Der Großteil des Programms aber gilt dem vokalen Opernbereich mit einer Fülle edler Perlen von Arien, die man einfach oft seit Kindertagen kennt und liebt. Aufgeboten dafür sind drei kostbare Stimmen, die an prominenten internationalen Häusern auftreten und dieses besondere Flair auch hier vermitteln. Das Trio wird angeführt von der mexikanischen Sopranistin Mariana Valdés, die mit ihrem sorgsam geführten, farbenreichen Sopran gleich mit der Arie „Man nennt mich jetzt Mimi“ aus Puccinis „La Bohème“ aufhorchen lässt, danach durch ihre Pianokultur in „Vissi d’arte“ aus Puccinis „Tosca“ und als Glanzpunkt mit dem treffsicher gestalteten, raffinierten „Lied an den Mond“ aus Dvořáks „Rusalka“, für das sie besonders gefeiert wird.

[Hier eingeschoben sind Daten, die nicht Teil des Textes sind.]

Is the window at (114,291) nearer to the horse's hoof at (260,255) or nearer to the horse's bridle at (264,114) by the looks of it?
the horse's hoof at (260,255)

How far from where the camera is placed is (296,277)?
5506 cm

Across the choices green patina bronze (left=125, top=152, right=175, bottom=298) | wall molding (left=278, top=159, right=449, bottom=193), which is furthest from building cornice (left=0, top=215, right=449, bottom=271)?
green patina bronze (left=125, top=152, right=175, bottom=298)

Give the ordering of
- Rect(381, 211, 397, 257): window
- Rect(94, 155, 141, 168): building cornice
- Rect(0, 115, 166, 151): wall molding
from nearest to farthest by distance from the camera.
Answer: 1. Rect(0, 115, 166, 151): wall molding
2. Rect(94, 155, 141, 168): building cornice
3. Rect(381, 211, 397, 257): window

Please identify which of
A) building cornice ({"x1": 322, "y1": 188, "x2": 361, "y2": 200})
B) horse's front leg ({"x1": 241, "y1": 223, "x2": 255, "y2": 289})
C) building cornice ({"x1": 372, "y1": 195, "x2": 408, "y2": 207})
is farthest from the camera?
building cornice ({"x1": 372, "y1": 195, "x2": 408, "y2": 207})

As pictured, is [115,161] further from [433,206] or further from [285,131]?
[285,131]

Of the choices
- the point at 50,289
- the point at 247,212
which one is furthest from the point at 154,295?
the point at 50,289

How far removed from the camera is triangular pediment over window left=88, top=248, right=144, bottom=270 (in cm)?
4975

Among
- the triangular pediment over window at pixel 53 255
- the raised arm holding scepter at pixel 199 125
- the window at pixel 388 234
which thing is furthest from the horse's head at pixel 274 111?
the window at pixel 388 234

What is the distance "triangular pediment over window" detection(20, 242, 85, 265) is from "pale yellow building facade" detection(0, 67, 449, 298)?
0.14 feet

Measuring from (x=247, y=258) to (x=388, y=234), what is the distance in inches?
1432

Die Koreanerin Jaeyeong Lee vertritt den Mezzobereich mit dem speziell ausgeloteten dunklen Register ihrer Stimmlage in einer Arie aus „Cavalleria rusticana“ von Mascagni sowie vor allem mit dem berühmten „Sieh, mein Herz erschließet sich“ aus Saint-Saens‘ „Samson und Dalilah“, das besonderen Anklang findet. Beide Damen zusammen gestalten schmelzend die unverwüstliche „Barcarole“ aus „Hoffmanns Erzählungen“ von Offenbach. Ihr Bariton-Partner, der Georgier Valerian Mchedlidze, bringt seine kräftige, wohltönende Stimme gut zur Wirkung und überrascht in der berühmten Schnellsprech-Arie aus Rossinis „Barbier von Sevilla“ auch durch seine Spielfreude.

Überraschungsgast

Mit allen drei Solisten zusammen und dem Orchester steht zum Finale das mitreißende „Trinklied“ aus Verdis „La Traviata“ an. Doch eigentlich würde hier noch ein Tenor dazugehören, merkt der Dirigent zuvor noch schelmisch an. Und kaum hat das Stück begonnen, taucht im Mittelgang ein fülliger Mann auf, der mit seinem auftrumpfenden tenoralen Stimmvolumen sofort alles niedersingt, was sich ihm in den Weg stellt. Der Überraschungsgast ist, wie eine Recherche ergibt, eigentlich der Chauffeur des Dirigenten und offenbar dazu noch ein stimmliches Naturtalent. Es ist das fröhliche Ende eines verregneten Abends.